Period of Performance: 09/01/2014 - 08/31/2015


Phase 1 STTR

Recipient Firm

Zietchick Research Institute, LLC
Principal Investigator
Principal Investigator


DESCRIPTION (provided by applicant): Cerebral palsy (CP), the most common physical disability in childhood, afflicts more than 800,000 Americans and many more worldwide. In addition to motor difficulties, many children with CP also suffer from intellectual disability, epilepsy, nutritional problems, and language dysfunction. Furthermore, almost 90% of CP-associated brain injuries occur in utero or around the time of birth. Therefore, a medication to prevent CP needs to be able to be safely administered either during pregnancy to the mom and/or shortly after birth to the neonate.
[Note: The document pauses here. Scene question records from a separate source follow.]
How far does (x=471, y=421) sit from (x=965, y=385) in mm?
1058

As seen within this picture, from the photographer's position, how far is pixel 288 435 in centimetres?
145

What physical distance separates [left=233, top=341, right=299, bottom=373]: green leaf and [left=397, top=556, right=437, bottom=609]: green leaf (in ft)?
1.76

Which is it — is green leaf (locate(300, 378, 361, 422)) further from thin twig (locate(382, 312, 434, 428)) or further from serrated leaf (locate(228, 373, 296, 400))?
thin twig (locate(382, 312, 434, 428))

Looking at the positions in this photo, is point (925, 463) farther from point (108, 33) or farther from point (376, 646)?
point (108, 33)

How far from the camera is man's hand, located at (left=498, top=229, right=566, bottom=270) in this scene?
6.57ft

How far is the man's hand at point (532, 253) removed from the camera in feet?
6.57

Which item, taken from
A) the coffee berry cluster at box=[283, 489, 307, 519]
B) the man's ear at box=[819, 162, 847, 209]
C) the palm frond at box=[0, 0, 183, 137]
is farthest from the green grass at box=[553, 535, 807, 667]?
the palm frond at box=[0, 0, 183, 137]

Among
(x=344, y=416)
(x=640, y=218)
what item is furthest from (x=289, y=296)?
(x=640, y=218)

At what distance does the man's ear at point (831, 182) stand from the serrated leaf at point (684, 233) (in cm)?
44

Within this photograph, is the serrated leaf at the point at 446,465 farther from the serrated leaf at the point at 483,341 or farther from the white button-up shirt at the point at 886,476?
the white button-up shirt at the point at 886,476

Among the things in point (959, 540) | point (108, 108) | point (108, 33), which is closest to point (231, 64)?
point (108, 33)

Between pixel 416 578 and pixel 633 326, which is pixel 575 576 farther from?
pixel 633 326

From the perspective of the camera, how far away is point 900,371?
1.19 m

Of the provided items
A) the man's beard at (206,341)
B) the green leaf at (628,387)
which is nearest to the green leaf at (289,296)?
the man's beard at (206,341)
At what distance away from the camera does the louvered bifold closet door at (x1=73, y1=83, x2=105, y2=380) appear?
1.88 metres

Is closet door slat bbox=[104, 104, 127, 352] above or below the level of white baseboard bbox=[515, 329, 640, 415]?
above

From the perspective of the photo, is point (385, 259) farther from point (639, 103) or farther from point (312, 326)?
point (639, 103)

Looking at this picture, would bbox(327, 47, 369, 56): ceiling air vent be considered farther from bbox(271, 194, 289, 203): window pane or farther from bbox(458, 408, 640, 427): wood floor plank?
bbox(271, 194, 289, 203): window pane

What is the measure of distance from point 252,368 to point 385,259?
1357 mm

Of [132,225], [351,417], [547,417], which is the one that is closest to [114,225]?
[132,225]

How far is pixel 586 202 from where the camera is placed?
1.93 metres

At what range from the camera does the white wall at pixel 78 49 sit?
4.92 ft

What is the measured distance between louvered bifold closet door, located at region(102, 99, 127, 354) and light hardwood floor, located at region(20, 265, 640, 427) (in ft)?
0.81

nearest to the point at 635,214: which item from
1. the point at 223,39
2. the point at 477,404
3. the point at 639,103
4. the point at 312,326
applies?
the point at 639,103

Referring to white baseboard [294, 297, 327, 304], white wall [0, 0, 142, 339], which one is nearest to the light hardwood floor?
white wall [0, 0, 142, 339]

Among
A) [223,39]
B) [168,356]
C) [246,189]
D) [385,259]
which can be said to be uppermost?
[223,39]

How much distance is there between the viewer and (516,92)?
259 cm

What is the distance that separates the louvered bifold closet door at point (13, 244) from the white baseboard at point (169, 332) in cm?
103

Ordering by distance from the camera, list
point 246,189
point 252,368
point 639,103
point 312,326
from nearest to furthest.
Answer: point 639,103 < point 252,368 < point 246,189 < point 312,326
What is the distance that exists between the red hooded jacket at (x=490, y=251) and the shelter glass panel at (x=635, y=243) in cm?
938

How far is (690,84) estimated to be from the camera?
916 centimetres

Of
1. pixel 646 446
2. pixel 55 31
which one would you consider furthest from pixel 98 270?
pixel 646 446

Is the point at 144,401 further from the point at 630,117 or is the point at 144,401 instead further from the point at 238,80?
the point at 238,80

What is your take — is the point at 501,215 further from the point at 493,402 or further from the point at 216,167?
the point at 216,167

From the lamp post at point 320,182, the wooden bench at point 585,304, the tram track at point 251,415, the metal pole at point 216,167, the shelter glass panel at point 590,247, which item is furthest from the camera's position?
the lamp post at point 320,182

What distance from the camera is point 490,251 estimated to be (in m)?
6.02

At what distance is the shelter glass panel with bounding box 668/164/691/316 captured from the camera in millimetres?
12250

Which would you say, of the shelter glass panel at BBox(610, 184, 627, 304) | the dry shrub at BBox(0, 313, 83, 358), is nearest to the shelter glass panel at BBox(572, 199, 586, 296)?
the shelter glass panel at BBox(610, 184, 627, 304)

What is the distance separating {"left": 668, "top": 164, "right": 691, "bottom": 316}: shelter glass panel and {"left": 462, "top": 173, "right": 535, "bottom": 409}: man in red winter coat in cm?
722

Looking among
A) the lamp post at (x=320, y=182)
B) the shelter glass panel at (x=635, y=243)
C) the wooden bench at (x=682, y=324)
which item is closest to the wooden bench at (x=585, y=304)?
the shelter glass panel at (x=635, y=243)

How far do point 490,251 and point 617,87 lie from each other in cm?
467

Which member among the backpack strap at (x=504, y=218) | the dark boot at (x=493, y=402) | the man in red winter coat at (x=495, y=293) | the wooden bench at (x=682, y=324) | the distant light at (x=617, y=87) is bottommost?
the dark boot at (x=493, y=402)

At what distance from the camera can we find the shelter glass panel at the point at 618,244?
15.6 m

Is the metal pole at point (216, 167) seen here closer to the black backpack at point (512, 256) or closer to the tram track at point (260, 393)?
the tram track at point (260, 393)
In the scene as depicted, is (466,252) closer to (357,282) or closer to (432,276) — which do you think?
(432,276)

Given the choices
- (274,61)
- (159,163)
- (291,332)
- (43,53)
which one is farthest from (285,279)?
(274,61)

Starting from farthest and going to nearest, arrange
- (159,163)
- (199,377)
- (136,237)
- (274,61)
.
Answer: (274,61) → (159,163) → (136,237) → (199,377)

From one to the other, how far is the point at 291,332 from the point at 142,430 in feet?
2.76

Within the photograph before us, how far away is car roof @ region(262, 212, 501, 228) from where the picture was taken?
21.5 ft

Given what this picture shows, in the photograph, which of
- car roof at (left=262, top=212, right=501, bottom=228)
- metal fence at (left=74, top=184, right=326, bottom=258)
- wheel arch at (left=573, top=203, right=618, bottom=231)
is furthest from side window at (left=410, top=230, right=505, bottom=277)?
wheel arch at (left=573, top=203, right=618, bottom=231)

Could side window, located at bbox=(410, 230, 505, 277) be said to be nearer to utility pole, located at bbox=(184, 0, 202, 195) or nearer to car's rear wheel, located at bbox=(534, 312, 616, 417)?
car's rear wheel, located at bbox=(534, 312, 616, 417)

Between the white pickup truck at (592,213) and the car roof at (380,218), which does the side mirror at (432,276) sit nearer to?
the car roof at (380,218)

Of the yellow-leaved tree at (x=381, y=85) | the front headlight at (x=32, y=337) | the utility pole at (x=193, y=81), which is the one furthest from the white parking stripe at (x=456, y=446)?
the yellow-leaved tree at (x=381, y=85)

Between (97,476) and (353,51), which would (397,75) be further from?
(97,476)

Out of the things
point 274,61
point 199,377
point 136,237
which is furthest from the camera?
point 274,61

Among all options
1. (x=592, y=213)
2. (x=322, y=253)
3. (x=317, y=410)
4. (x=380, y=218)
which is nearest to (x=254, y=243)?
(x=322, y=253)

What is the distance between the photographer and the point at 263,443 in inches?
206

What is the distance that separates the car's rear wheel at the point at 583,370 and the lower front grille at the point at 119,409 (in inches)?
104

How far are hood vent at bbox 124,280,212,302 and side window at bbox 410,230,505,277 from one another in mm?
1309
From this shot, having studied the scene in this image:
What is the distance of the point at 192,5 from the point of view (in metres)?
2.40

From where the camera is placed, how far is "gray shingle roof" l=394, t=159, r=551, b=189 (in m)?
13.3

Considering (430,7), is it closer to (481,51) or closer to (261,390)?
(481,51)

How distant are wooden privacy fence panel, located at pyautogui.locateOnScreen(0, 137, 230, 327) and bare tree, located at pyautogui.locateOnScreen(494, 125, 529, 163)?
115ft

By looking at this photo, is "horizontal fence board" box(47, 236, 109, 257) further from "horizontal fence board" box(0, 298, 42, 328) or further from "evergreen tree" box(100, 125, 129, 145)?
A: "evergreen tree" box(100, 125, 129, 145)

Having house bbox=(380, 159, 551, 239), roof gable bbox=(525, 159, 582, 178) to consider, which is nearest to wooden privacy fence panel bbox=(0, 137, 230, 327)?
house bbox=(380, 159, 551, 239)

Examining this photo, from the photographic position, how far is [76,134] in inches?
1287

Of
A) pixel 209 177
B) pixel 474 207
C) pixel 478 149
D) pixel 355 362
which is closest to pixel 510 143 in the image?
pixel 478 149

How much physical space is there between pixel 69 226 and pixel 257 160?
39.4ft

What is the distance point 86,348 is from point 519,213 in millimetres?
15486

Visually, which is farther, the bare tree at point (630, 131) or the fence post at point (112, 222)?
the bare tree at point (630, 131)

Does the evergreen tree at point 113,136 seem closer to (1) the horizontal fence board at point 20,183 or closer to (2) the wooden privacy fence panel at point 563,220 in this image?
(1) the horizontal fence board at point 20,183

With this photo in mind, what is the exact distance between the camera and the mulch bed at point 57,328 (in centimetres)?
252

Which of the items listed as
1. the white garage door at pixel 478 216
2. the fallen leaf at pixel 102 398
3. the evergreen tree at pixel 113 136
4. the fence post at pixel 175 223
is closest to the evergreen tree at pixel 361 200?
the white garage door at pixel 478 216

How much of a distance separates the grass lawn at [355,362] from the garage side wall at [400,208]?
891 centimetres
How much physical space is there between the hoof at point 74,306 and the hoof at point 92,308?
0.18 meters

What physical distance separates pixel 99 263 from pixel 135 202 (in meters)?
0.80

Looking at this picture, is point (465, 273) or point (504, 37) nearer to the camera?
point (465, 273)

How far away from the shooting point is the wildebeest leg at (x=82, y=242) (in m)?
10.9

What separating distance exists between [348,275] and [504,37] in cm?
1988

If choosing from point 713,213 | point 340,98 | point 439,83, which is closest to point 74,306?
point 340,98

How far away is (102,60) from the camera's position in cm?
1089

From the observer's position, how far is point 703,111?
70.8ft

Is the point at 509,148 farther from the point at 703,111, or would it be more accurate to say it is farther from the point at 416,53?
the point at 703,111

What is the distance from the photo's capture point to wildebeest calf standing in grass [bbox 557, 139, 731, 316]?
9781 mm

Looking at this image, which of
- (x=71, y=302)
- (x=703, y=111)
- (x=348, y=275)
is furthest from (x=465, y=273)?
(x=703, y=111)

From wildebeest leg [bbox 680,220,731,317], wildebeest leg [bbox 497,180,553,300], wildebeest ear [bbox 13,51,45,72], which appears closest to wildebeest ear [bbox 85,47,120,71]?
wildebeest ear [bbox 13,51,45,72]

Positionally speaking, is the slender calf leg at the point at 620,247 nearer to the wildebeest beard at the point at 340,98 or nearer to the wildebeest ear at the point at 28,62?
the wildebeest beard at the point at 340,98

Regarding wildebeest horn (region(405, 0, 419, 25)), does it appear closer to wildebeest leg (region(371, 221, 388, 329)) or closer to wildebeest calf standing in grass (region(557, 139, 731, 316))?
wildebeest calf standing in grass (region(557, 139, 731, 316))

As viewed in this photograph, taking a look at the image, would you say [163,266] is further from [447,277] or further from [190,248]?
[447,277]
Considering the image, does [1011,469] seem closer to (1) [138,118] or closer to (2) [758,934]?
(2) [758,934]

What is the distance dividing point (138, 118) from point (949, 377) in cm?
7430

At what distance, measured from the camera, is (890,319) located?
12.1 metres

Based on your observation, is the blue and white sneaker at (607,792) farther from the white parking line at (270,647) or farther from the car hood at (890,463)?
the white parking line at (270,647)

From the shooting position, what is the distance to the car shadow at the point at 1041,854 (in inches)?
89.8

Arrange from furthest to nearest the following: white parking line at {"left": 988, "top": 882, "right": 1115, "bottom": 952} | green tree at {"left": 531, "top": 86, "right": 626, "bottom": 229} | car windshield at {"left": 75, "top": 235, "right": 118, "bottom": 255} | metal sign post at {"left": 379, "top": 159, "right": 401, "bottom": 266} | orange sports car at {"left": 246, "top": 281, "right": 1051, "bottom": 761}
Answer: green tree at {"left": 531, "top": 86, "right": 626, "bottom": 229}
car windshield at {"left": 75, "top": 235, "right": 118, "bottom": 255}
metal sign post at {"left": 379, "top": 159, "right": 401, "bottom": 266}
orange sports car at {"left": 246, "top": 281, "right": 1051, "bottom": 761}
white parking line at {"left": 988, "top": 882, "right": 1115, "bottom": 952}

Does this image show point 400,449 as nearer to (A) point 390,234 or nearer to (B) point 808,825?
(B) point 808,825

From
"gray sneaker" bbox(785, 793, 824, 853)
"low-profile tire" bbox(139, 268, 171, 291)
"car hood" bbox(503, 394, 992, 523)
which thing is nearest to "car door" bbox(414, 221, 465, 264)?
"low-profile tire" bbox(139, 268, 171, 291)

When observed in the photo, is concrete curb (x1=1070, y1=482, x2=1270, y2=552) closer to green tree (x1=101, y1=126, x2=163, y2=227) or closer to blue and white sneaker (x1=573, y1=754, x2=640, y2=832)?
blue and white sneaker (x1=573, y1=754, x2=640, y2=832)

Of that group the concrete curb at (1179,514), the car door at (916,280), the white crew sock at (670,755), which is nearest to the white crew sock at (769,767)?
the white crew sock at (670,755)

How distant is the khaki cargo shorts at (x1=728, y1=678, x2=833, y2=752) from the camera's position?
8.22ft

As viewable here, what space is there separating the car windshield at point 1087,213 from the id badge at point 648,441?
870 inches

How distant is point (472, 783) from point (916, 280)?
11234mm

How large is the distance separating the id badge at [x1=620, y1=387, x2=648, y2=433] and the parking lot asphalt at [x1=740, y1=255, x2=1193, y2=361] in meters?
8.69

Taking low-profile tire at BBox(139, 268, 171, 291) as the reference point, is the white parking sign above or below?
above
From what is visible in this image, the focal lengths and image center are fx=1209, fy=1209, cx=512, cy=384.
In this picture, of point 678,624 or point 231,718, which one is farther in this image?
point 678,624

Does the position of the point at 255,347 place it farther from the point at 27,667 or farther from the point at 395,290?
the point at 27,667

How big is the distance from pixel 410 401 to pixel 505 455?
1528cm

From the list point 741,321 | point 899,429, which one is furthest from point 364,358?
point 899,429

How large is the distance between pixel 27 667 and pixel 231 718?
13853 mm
The goal of this Phase I grant proposal is to demonstrate the feasibility that a naturally-occurring hormone can be developed into a medicament for CP prevention. There is already evidence supporting the role of this hormone as a neuroprotective agent against CP;receptors for this hormone are expressed in the developing brain, and administration of this hormone has been shown to decrease neuronal cell death, promote the proliferation of developing neurons and the outgrowth of neuronal processes in vitro. Furthermore, we have identified epidemiological evidence of an inverse relationship between CP risk and mean maternal levels of this hormone;offspring from nine epidemiologically distinct groups of women who have higher mean levels of this hormone during pregnancy have a lower CP risk. During Phase I, the capability of this hormone to induce neuroprotection will be investigated in a neonatal mouse model that produces neurological deficits similar to those seen in CP (i.e. pups who have been subjected to term-equivalent hypoxic-ischemic brain injury). Utilizing conventional histochemical methods, the amount of brain tissue loss in a hormone-injected group of neonatal mice will be compared to a control group 7 days after both groups have been subjected to the hypoxia-ischemia regimen. In addition, caspase-3 activation, a quantifiable measure of the extent of apoptotic neuronal cell death in response to neonatal hypoxic-ischemic injury, will be compared between groups. Lastly, the neurobehavioral outcome in the experimental and control groups will be examined utilizing established animal behavioral paradigms. In Phase II, we will refine the concentration, timing and frequency of hCG dosage and perform all preclinical hCG safety experiments to prepare for clinical testing.